Automaker reports batteries will power half of the vehicles it sells by 2030.

November 30, 2021
Nissan Commits to Spending $17.6 Billion on Battery-Powered Vehicles Over Next 5 Years

Nissan Leaf

Credit:

Nissan

2 min to read


 

Nissan Motor Co. reported it plans to spend $17.6 billion over the next five years on battery-powered vehicles as it adds 20 new battery-powered vehicles to its lineup.

The automaker strives to recapture the prominence it held in the EV market after introducing the Leaf EV over a decade ago. Investors seek to invest in car makers investing heavily in EVs, including Tesla, Ford and Volkswagen.

Nissan CEO Makoto Uchida reports the company will leverage its 10-year head start in electrification to take a lead role in EV development. The amount the company plans to invest in the next five years, he says, is twice what it has spent on electric vehicles since 2010.

Uchida said he wants Nissan to take a lead role as cars shift from gasoline to electric power, but he was cautious about setting EV sales targets. Former leader Carlos Ghosn, Nissan and partner Renault SA, once promised to sell 1.5 million electric vehicles by 2016, a target they missed by a wide margin.

Nissan announced that nine of the 20 new vehicles to be introduced by 2026 will be purely battery powered EVs. The others will include Nissan’s version of gasoline-electric hybrids, vehicles powered by electric motors but equipped with a small gasoline engine to recharge the battery while driving.
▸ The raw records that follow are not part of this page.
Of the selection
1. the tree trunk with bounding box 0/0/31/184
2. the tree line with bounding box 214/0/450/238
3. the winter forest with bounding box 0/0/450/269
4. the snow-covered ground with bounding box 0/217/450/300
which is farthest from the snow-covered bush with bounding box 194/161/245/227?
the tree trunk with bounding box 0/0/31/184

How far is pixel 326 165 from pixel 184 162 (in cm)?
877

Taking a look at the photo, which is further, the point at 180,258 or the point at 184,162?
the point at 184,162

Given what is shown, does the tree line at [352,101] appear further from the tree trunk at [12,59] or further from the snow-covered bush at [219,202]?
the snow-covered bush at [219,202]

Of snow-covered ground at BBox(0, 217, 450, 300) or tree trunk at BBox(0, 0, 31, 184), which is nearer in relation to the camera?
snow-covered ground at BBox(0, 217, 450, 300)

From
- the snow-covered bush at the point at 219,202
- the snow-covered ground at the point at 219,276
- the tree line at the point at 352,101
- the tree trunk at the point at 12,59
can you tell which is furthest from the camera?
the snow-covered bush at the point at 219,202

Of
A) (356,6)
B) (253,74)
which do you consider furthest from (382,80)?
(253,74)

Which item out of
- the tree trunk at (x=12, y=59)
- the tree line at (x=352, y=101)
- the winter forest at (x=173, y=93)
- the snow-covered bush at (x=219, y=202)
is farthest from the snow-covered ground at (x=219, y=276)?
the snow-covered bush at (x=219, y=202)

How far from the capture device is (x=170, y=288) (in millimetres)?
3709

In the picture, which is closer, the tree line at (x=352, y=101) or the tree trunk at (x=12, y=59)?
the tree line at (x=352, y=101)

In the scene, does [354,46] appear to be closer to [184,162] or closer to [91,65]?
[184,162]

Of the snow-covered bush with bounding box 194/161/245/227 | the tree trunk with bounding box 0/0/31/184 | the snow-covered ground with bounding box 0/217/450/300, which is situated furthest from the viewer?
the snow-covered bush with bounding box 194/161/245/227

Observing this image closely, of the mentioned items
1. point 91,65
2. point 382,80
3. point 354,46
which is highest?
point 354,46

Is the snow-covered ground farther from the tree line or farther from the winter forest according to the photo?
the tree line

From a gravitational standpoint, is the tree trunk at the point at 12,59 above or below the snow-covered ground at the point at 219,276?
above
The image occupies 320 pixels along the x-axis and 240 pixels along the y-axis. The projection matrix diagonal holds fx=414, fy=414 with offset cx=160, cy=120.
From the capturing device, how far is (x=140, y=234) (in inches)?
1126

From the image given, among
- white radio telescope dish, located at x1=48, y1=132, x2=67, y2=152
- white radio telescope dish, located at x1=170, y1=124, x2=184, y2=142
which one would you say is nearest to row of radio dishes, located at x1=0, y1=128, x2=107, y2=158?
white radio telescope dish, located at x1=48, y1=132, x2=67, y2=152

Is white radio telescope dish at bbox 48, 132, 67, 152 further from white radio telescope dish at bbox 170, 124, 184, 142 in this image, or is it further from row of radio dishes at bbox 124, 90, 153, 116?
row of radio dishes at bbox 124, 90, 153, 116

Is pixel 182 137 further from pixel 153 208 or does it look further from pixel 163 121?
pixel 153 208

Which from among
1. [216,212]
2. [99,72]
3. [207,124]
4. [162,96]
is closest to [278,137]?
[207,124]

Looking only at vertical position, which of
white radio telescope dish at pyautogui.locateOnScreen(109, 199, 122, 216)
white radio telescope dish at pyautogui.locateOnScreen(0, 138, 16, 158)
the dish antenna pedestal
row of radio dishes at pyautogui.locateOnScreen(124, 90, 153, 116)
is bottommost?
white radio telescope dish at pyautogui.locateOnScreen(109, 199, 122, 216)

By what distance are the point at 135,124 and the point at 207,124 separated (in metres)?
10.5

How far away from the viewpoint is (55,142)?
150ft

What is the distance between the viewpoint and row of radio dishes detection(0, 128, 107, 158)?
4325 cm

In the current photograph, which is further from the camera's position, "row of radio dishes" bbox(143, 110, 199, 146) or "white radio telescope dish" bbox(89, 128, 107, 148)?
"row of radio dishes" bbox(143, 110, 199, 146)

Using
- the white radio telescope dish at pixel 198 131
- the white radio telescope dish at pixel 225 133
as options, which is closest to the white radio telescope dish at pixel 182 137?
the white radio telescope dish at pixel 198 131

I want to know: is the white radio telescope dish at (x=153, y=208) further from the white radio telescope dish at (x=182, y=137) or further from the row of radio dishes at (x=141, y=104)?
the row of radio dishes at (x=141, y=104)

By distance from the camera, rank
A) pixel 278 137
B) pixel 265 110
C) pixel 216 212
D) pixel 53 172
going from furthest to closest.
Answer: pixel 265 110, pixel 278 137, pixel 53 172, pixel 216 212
Currently, EV sales are usually driven by government regulation. This will change as the technology behind the vehicles improves, according to Ashwani Gupta, Nissan’s chief operating officer. “The tipping point of EV adoption will be driven by advancement in electric platforms, powertrains and battery technologies,” Gupta said.

President Biden recently signed an executive order that aims to have EVs represent half of all new car sales by 2030. But Nissan strives to have its pure-electric or hybrid vehicles generate 40% of its U.S. sales by that date. Uchida did not provide a breakdown by vehicle type.

Nissan is working to remove expensive materials, such as cobalt from its EV batteries, to reduce the cost to $75 per kilowatt-hour. That would be 65% cheaper than the Leaf.

Nissan is also investing over $1 billion in solid-state batteries to replace the liquid electrolyte in current lithium-ion batteries with a solid electrolyte. This technology will make batteries lighter and safer, Nissan said.

Nissan will expand battery-production capacity globally to power its new vehicles. The company aims to have 52 gigawatt-hours of battery production available by 2026. Currently, Nissan plants in the U.S., U.K. and Japan can produce batteries with capacity of around 7.5-gigawatt-hours a year.